* **Rows from a spatial reasoning dataset**
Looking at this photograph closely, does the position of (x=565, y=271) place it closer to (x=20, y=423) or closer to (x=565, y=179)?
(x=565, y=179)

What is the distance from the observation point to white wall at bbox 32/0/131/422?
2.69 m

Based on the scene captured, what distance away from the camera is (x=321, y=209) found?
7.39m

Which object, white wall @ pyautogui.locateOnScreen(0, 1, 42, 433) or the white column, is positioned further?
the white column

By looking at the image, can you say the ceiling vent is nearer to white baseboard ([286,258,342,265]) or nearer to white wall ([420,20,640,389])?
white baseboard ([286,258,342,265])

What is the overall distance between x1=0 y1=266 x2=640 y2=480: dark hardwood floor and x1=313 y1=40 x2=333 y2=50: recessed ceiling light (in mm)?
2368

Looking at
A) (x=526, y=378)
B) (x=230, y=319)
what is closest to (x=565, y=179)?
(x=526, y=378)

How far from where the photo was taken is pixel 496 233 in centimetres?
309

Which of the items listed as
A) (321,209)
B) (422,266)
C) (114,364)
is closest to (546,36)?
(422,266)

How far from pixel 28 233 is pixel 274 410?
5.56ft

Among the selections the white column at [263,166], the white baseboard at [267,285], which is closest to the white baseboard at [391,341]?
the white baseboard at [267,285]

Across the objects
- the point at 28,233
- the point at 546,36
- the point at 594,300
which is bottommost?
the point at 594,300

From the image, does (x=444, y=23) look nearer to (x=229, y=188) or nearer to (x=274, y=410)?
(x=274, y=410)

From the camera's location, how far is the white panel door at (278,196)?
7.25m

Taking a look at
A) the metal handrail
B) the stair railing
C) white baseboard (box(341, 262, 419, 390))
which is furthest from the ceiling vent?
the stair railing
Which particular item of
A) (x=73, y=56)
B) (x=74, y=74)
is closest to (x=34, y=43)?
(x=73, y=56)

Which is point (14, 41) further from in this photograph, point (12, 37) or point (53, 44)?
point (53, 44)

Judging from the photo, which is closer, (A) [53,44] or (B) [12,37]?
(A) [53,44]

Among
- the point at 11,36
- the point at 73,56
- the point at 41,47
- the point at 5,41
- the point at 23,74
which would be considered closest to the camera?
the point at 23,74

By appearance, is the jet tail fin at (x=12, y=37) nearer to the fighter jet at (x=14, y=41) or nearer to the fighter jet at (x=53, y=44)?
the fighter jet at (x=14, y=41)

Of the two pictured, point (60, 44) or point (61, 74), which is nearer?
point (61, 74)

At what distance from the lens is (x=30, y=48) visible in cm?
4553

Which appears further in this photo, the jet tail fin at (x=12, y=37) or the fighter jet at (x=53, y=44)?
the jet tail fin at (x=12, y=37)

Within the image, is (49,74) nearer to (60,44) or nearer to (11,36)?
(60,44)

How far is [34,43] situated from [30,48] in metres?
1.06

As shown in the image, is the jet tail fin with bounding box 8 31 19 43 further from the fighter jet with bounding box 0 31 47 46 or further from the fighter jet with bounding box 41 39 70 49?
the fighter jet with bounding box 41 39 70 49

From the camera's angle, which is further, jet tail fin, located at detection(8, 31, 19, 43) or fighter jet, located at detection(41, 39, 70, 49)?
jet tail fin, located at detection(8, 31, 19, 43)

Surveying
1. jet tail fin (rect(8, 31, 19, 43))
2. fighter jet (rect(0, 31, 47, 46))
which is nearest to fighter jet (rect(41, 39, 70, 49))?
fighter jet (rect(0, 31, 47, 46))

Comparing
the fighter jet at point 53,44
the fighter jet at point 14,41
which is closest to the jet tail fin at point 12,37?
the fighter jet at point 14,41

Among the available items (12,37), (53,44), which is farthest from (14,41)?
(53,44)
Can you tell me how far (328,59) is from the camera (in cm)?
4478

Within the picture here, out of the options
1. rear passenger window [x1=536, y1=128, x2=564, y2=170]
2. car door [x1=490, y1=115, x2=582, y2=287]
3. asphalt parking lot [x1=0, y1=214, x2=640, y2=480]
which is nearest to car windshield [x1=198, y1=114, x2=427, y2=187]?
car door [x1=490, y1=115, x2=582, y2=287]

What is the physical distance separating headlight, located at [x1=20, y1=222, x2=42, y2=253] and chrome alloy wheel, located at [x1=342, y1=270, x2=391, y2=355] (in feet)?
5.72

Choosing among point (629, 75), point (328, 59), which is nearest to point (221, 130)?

* **Given task**
Using the listing above, reproduce each line without omission.

* **Solution for this problem**
Looking at this photograph closely, does the position of (x=565, y=271) place it closer to (x=20, y=423) or closer to (x=565, y=179)?
(x=565, y=179)

What is the distance from the observation point to white wall at bbox 32/0/131/422?
2.69 m

Based on the scene captured, what distance away from the camera is (x=321, y=209) found?
7.39m

Which object, white wall @ pyautogui.locateOnScreen(0, 1, 42, 433) or the white column, is positioned further?
the white column

By looking at the image, can you say the ceiling vent is nearer to white baseboard ([286,258,342,265]) or nearer to white wall ([420,20,640,389])?
white baseboard ([286,258,342,265])

What is the overall distance between x1=0 y1=266 x2=640 y2=480: dark hardwood floor and x1=313 y1=40 x2=333 y2=50: recessed ceiling light (in mm)?
2368

Looking at
A) (x=526, y=378)
B) (x=230, y=319)
what is closest to (x=565, y=179)?
(x=526, y=378)

How far from where the photo was taken is pixel 496 233 in centimetres?
309

Which of the items listed as
A) (321,209)
B) (422,266)
C) (114,364)
is closest to (546,36)?
(422,266)

How far from pixel 28 233 is pixel 274 410?
5.56ft

Among the selections the white column at [263,166], the white baseboard at [267,285], which is closest to the white baseboard at [391,341]?
the white baseboard at [267,285]

Across the objects
- the point at 28,233
- the point at 546,36
- the point at 594,300
which is bottommost?
the point at 594,300

From the image, does (x=444, y=23) look nearer to (x=229, y=188) or nearer to (x=274, y=410)?
(x=274, y=410)

From the camera's location, how far is the white panel door at (278,196)?
7.25m

Taking a look at
A) the metal handrail
B) the stair railing
C) white baseboard (box(341, 262, 419, 390))
which is furthest from the ceiling vent?
the stair railing
Which particular item of
A) (x=73, y=56)
B) (x=74, y=74)
is closest to (x=34, y=43)?
(x=73, y=56)

Which is point (14, 41) further from in this photograph, point (12, 37) or point (53, 44)?
point (53, 44)

Judging from the photo, which is closer, (A) [53,44] or (B) [12,37]?
(A) [53,44]

Among
- the point at 11,36
- the point at 73,56
- the point at 41,47
- the point at 5,41
- the point at 23,74
which would be considered closest to the camera?
the point at 23,74

By appearance, is the jet tail fin at (x=12, y=37) nearer to the fighter jet at (x=14, y=41) or nearer to the fighter jet at (x=53, y=44)?
the fighter jet at (x=14, y=41)

Of the two pictured, point (60, 44) or point (61, 74), which is nearer?
point (61, 74)

At what distance from the lens is (x=30, y=48) visible in cm?
4553

Which appears further in this photo, the jet tail fin at (x=12, y=37) or the fighter jet at (x=53, y=44)?
the jet tail fin at (x=12, y=37)

Within the image, is (49,74) nearer to (60,44) or nearer to (11,36)?
(60,44)

How far is [34,43] situated from [30,48] in metres?
1.06

As shown in the image, is the jet tail fin with bounding box 8 31 19 43 further from the fighter jet with bounding box 0 31 47 46 or further from the fighter jet with bounding box 41 39 70 49?
the fighter jet with bounding box 41 39 70 49

From the camera's angle, which is further, jet tail fin, located at detection(8, 31, 19, 43) or fighter jet, located at detection(41, 39, 70, 49)?
jet tail fin, located at detection(8, 31, 19, 43)

Surveying
1. jet tail fin (rect(8, 31, 19, 43))
2. fighter jet (rect(0, 31, 47, 46))
which is nearest to fighter jet (rect(41, 39, 70, 49))?
fighter jet (rect(0, 31, 47, 46))

Comparing
the fighter jet at point 53,44
the fighter jet at point 14,41
which is closest to the jet tail fin at point 12,37?
the fighter jet at point 14,41

Among the available items (12,37), (53,44), which is farthest from (14,41)?
(53,44)
Can you tell me how far (328,59) is from the camera (in cm)?
4478

Within the picture here, out of the options
1. rear passenger window [x1=536, y1=128, x2=564, y2=170]
2. car door [x1=490, y1=115, x2=582, y2=287]
3. asphalt parking lot [x1=0, y1=214, x2=640, y2=480]
which is nearest to car windshield [x1=198, y1=114, x2=427, y2=187]?
car door [x1=490, y1=115, x2=582, y2=287]

What is the physical distance separating headlight, located at [x1=20, y1=222, x2=42, y2=253] and chrome alloy wheel, located at [x1=342, y1=270, x2=391, y2=355] (in feet)?
5.72

Choosing among point (629, 75), point (328, 59), which is nearest to point (221, 130)?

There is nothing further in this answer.